Professor Adjunct - Dept. of Electrical and Computer Engineering, University of Colorado Boulder
Research: Real-Time Systems Research Page
Publications: Conference/Journal Papers and Major Presentations
Teaching
Current Advising:
Other: Rocket Scientist Presentation to Coal Creek Elementary School
Previously at CU, I taught Linux-based lab sections of undergraduate Operating Systems for the C.S. department and have been a graduate research assistant with Colorado Space Grant College where I was the student team lead of the End-to-End Mission Operations Systems Software for a Space Shuttle Hitchhiker Payload that flew on STS-85 in August 1997 and was funded by JPL and GSFC.
The End-to-End system included: a ground distributed computing environment, link communications protocols, and embedded system operations automation and device management. I completed my Ph.D. in August 2000 in Computer Science at the University of Colorado Boulder where I received my M.S. in Computer Science in 1993.

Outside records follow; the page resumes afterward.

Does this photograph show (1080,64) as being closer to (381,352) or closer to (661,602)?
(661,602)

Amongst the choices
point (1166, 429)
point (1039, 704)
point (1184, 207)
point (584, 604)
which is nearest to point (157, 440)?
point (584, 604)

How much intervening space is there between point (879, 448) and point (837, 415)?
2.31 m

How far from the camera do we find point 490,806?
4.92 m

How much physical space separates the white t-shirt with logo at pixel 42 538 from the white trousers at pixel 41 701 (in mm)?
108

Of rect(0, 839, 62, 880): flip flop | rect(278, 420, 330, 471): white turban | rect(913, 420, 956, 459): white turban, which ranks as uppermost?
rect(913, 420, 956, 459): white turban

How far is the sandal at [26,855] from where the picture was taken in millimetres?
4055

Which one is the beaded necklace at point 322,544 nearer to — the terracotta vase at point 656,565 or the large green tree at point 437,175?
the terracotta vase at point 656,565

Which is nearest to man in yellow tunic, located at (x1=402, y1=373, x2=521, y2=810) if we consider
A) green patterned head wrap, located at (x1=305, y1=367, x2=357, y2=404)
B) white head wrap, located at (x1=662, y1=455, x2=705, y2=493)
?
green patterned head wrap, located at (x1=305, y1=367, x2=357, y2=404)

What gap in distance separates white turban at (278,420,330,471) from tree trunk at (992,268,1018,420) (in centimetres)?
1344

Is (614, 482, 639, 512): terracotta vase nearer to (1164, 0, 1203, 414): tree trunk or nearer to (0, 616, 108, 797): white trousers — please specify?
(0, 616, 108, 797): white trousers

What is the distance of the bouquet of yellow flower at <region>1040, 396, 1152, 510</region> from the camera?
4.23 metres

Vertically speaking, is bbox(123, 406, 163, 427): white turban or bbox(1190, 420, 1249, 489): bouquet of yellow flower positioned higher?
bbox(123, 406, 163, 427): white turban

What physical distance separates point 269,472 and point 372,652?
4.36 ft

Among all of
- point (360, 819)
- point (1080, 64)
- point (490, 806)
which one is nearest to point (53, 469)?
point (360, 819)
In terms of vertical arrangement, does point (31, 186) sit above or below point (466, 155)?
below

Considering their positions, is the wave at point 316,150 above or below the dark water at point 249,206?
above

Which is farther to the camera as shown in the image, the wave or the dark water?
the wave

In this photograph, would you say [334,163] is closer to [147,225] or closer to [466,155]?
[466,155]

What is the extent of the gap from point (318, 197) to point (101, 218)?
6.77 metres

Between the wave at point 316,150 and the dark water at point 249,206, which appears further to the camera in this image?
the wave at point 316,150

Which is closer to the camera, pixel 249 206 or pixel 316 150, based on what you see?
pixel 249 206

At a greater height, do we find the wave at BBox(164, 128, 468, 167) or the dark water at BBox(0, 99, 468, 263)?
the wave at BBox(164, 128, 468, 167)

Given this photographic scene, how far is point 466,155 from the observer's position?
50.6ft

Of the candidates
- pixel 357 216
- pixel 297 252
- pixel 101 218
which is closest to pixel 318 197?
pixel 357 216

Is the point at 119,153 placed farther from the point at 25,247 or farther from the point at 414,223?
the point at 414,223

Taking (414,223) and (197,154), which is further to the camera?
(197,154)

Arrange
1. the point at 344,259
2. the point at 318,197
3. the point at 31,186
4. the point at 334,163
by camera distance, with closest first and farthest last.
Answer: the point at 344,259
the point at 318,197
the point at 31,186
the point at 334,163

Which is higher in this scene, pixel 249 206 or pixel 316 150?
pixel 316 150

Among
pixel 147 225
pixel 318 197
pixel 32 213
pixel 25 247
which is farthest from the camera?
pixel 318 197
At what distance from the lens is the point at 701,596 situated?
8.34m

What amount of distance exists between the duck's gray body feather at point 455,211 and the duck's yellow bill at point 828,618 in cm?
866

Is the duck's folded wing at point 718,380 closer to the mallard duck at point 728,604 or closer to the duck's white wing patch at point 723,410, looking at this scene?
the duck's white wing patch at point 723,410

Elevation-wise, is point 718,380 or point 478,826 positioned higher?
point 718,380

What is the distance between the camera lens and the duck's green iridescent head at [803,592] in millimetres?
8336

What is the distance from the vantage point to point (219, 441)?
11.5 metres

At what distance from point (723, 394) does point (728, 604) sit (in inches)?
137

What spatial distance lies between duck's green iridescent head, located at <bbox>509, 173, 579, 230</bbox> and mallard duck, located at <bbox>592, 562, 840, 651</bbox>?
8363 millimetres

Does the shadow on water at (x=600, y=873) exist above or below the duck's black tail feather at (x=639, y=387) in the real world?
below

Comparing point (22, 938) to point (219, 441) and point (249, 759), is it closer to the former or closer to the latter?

My Ph.D. thesis is "A Real-Time Execution Performance Agent Interface to Confidence-Based Scheduling", a kernel mechanism for real-time digital control and continuous media. This work was part of Prof. Gary Nutt's project dealing with operating systems support for vitrual environments.
I received my B.S. in Aerospace Engineering from the University of Notre Dame in 1989, worked three years for McDonnell Douglas Astronautics Corp. - now Boeing Space Systems in Guidance, Navigation & Control developing simulation, space environment models, and guidance systems software for the Space Station and the Aeroassist Flight Experiment. During that time, I also worked for McDonnell Douglas at Johnson Space Center in the Shuttle Mission Control Center, developing Shuttle ascent and entry monitoring and cockpit avionics visualization software.
From 1997-2000 I worked at Ball Aerospace in Boulder on the SIRTF (Space Infrared Telescope facility). More specifically, I designed and developed software for the payload computer to control the Multi-band Imaging and Photometer Spectrograph being built by University of Arizona and Ball Aerospace. This instrument includes real-time control of a fast-steering mirror and three detectors for telescope observing modes including a sky-scan mosaic capability. SIRTF is scheduled to launch in 2003 from KSC and will be put into an Earth following orbit about the Sun.
The SIRTF/MIPS software includes a nice test image which corresponds to the amount of CPU it uses to compress video from 3 detectors on a radiation hardened 20 MhZ 603e PowerPC processor.
Beetween July 2000 and May 2002, I worked in the telecommunications industry, first for Lucent in the Denver Optical Networking Group, and between January 2001 and May 2002 for Network Photonics in Boulder.
I presently work for Atrato in Westminster Colo.